→ The input
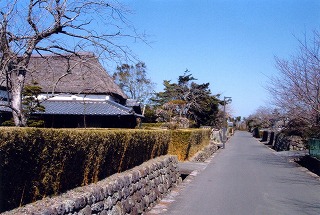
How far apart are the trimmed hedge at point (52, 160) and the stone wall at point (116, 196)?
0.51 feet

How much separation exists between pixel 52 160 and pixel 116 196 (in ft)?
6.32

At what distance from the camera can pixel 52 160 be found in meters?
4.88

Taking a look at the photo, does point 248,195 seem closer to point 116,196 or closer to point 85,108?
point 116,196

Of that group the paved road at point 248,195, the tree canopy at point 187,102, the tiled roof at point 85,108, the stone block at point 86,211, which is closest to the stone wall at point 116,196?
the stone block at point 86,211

==

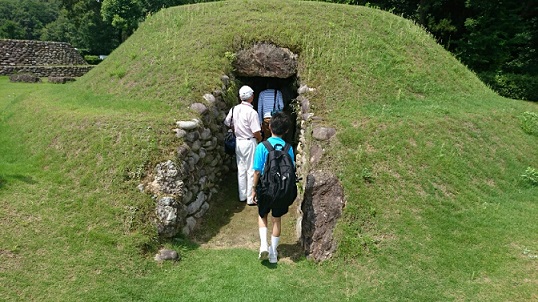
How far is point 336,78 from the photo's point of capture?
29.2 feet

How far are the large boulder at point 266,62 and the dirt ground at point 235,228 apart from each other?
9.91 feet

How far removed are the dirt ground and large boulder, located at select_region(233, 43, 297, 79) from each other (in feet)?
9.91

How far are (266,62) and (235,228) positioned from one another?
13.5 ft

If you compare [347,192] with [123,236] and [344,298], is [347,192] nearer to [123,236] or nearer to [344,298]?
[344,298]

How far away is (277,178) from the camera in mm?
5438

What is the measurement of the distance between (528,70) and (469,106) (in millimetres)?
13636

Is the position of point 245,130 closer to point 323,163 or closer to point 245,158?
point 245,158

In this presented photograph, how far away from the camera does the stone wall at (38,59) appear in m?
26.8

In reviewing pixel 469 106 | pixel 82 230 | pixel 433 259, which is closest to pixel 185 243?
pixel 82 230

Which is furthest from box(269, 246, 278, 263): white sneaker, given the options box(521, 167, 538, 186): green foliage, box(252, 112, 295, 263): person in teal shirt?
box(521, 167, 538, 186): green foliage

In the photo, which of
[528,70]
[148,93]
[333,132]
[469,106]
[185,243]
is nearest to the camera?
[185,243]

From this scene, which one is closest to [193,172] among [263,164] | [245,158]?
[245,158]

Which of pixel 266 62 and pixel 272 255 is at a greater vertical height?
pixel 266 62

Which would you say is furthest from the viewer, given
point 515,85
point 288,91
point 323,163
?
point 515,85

→ What is asked
Please report each line of the records above that contains the word "foliage".

→ Finished exercise
Which is furthest from box(269, 246, 278, 263): white sneaker, given the options box(521, 167, 538, 186): green foliage, box(252, 112, 295, 263): person in teal shirt?
box(521, 167, 538, 186): green foliage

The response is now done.